Solution: Connect patterns or split queries

// Before: Cartesian product
MATCH (u:User), (p:Product)
WHERE u.country = p.origin_country
RETURN u, p

// After: Connected pattern
MATCH (u:User)-[:INTERESTED_IN]->(:Category)<-[:IN_CATEGORY]-(p:Product)
WHERE u.country = p.origin_country
RETURN u, p

Expensive VarLengthExpand

Problem: Unbounded or deep variable-length patterns

+---------------------------+----------------+----------+
| Operator                  | Rows           | Time     |
+---------------------------+----------------+----------+
| VarLengthExpand           | 5,000,000      | 4500ms   | <-- Very slow!
|   |                       |                |          |
|   +NodeIndexSeek          | 1              | 1ms      |
+---------------------------+----------------+----------+

Solution: Bound the depth, add intermediate filtering

// Before: Unbounded depth
MATCH path = (start:Person)-[:KNOWS*]->(end:Person)

Stated problem —
According to the page excerpt, what is the solution for an expensive VarLengthExpand?

Record set —
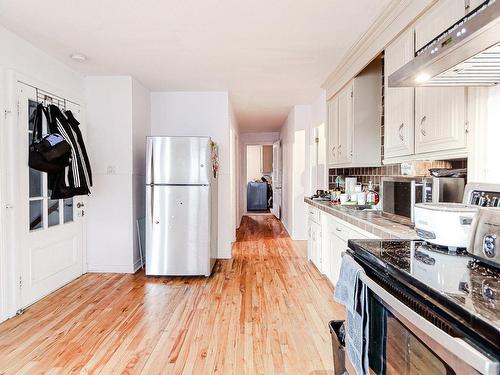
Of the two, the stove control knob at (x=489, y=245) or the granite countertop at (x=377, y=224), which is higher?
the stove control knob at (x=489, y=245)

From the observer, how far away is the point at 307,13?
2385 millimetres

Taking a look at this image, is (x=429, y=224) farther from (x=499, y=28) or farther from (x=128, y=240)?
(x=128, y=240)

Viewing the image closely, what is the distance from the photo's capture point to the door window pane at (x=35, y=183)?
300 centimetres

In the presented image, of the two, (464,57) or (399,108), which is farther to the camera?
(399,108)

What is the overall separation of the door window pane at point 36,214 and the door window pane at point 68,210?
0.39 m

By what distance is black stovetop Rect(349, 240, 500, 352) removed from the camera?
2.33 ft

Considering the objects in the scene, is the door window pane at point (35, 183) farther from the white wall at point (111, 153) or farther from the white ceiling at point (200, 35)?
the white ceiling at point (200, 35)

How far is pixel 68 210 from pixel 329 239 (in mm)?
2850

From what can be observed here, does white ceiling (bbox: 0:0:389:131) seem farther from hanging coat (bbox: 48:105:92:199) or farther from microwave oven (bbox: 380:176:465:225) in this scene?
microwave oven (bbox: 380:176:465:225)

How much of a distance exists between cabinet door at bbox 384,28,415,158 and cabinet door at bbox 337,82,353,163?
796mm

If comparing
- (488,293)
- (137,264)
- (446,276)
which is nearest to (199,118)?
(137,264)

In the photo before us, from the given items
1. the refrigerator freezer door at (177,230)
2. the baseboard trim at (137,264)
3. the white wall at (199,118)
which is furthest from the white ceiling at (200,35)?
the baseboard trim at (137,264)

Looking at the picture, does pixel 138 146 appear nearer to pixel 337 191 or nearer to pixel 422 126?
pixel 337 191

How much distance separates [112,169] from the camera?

Final result —
Bound the depth and add intermediate filtering.